▸ **INSTRUCTIONS TO FOLLOW**: Please reproduce the records starting at the line containing "Is [161,629] higher" and ending at the line containing "the ocean surface, the", swapping "ground" for "floor" and leaving everything else unchanged.

▸ **EXTRACTED RECORDS**:
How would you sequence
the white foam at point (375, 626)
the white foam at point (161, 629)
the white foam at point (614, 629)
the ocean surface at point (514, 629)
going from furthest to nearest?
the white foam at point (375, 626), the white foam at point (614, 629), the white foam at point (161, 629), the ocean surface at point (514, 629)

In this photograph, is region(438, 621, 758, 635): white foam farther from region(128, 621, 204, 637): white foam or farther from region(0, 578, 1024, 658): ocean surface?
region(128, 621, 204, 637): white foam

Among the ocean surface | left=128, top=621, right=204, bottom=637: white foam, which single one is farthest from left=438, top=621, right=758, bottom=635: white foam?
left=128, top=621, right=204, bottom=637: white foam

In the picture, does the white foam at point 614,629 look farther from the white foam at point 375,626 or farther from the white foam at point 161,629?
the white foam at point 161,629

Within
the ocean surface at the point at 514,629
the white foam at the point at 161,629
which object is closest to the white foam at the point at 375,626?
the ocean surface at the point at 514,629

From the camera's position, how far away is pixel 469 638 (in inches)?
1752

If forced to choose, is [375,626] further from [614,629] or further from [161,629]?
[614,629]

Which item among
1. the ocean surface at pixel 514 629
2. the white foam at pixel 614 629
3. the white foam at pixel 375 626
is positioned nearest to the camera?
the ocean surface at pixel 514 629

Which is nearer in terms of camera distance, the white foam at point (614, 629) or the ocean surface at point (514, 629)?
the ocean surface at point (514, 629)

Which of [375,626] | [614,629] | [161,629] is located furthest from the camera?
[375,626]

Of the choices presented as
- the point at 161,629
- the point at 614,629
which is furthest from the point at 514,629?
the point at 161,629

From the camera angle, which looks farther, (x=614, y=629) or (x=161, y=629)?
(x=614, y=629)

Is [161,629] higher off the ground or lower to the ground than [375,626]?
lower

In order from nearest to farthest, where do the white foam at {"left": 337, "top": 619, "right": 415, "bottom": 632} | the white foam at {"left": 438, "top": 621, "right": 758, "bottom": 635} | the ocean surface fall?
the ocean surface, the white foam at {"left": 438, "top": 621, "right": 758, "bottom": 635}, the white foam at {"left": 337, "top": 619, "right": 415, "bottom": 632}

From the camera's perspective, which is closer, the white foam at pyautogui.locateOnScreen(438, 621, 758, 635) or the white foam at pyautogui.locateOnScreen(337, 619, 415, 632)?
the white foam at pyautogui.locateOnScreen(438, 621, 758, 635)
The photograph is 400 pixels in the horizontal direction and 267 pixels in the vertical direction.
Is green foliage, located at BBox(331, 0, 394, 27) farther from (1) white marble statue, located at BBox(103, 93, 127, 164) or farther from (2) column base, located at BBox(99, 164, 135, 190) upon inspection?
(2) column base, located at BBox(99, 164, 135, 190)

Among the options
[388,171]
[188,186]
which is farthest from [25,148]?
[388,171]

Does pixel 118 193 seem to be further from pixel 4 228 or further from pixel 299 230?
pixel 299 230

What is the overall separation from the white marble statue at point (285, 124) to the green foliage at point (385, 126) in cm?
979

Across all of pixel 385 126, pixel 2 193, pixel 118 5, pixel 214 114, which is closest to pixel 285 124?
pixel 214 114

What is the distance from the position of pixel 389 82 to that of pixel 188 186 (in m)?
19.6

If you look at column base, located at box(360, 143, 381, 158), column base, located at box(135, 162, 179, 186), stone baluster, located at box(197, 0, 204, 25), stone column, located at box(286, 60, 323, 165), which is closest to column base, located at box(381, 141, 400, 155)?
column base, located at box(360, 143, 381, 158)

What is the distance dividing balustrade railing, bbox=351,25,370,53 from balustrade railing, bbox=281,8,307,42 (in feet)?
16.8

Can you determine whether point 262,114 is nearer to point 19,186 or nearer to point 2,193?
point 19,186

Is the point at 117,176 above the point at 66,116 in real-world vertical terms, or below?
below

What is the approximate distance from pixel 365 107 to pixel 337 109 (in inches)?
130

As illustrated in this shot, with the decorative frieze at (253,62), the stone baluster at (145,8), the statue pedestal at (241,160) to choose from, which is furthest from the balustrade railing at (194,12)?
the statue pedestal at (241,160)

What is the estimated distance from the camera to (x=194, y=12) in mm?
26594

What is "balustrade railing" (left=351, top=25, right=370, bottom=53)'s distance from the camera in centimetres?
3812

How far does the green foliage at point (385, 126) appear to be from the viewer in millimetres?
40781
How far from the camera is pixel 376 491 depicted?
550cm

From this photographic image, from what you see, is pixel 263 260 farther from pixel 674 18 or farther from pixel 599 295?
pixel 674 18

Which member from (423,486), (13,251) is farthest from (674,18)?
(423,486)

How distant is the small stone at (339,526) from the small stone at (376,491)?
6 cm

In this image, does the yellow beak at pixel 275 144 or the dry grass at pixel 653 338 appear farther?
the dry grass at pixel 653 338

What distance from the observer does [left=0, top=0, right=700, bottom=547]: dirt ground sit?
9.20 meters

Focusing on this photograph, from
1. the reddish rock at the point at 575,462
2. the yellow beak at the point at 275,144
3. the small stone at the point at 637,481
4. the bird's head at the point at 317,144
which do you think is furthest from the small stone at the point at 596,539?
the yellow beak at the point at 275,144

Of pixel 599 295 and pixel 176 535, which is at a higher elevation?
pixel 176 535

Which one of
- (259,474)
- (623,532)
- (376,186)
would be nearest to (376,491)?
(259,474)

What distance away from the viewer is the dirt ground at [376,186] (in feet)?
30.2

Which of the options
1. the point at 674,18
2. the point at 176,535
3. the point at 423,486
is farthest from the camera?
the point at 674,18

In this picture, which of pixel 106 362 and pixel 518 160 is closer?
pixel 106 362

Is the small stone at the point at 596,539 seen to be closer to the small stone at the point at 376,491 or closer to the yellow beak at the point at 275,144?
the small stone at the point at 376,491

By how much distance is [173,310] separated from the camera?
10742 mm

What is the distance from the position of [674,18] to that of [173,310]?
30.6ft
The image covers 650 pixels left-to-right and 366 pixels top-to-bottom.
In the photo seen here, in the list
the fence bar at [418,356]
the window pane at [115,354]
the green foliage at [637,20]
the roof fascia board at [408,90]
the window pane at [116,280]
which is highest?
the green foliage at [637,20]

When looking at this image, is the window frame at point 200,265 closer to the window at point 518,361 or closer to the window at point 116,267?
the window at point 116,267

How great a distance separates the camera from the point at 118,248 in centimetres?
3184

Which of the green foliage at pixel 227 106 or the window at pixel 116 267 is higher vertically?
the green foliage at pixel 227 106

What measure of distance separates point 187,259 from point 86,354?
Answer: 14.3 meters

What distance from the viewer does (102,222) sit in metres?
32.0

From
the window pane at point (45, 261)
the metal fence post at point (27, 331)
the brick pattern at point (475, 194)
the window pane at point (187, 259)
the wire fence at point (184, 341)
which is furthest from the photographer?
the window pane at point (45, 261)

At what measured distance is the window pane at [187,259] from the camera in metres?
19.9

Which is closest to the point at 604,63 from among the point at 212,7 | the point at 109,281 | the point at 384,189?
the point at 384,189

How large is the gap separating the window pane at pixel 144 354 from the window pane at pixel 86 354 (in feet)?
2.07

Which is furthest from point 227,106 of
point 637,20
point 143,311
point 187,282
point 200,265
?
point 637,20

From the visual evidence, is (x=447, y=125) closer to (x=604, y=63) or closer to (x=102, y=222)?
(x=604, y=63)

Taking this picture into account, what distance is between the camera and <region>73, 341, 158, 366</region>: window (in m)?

▸ **SOLUTION TO THIS EXERCISE**:
Is [161,629] higher off the floor or lower to the floor than [375,626]?
lower

In order from nearest to farthest, where do the white foam at {"left": 337, "top": 619, "right": 415, "bottom": 632} | the white foam at {"left": 438, "top": 621, "right": 758, "bottom": 635} | the ocean surface fall?
the ocean surface, the white foam at {"left": 438, "top": 621, "right": 758, "bottom": 635}, the white foam at {"left": 337, "top": 619, "right": 415, "bottom": 632}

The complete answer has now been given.